3.6 Malaria and other protist diseases
The pathogenic protists that infect humans are all single-celled organisms, formerly called ‘protozoa’. They are responsible for a range of diseases, including:
- dysentery (bloody diarrhoea) caused by waterborne protists similar to the amoebae [amm-ee-bee] commonly found in freshwater ponds
- sleeping sickness, caused by protists transmitted via the bite of tsetse flies
- leishmaniasis [leesh-man-eye-ah-sis] transmitted by biting sandflies; Leishmania protists cause painful lesions in the skin, affecting around one million people (Figure 10a), or potentially fatal enlargement of the liver and spleen with up to 400 000 cases annually (Figure 10b).
The following activity describes the life cycle, impact and prevention strategies against the most widespread infectious disease caused by a protist – malaria.

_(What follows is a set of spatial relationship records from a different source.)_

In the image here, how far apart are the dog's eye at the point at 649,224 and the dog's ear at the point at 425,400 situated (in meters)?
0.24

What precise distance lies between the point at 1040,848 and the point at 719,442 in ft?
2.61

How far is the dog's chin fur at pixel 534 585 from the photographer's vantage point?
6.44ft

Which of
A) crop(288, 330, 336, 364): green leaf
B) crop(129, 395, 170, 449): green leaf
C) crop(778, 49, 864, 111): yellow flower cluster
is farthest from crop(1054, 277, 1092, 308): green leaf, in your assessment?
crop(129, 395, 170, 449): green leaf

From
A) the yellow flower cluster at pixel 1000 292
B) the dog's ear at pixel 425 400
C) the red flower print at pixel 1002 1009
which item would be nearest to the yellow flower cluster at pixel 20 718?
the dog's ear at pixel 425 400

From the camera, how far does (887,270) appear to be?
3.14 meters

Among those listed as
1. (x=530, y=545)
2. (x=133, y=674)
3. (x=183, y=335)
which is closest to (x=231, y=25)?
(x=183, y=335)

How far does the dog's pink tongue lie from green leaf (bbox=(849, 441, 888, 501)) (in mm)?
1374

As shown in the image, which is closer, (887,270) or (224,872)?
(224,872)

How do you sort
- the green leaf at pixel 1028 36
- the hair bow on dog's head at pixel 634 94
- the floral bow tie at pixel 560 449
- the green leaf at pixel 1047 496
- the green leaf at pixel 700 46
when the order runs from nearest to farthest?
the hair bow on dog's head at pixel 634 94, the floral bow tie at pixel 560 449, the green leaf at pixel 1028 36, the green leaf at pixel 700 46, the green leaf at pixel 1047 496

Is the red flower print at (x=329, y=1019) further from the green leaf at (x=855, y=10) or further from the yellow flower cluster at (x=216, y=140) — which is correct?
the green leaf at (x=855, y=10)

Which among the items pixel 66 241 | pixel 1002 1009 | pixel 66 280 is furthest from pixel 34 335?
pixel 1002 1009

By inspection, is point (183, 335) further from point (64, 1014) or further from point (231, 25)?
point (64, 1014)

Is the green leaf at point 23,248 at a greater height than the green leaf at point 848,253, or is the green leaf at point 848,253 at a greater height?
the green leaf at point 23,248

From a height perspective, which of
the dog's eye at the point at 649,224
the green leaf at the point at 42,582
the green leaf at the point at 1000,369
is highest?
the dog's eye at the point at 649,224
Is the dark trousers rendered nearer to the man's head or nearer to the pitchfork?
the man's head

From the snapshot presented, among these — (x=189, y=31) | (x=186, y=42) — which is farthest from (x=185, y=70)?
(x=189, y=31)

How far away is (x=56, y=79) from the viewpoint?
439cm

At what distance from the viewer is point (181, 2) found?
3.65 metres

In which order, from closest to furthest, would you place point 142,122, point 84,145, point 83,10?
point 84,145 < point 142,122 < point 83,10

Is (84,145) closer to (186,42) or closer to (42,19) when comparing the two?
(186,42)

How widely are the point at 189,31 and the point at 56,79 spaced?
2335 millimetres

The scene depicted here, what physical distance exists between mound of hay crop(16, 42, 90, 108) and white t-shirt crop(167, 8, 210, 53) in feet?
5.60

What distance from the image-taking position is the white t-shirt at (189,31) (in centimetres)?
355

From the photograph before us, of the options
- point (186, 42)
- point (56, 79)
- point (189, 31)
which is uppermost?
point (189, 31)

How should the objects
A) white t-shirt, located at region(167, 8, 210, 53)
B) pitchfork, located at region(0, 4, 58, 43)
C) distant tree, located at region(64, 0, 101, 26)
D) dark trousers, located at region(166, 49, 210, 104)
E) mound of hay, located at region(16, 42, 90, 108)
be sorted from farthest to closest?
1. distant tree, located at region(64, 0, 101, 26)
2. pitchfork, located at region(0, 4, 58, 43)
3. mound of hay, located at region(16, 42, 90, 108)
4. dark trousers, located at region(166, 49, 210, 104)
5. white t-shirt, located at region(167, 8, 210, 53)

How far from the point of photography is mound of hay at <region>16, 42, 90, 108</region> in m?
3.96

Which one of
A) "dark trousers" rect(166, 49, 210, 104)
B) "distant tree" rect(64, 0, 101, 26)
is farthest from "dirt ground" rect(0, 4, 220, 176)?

Activity 3 Malaria: a vector-borne protist infection
Question 1
How are the protists that cause malaria transmitted to a new human host?
Answer
When an infected mosquito bites someone to take a blood meal, protists in the mosquito’s saliva get into the person’s bloodstream.
Question 2
How do the protists get into the mosquito’s saliva?
Answer
When the mosquito sucks blood from an infected person or animal, the protists are drawn into the mosquito’s gut from there they migrate to its salivary glands.
Question 3
Which human cells are routinely invaded by malaria protists?
Answer
Liver cells and red blood cells. (The protists are less than 5 micrometres (µm) in diameter at this stage – small enough to get into a red blood cell.)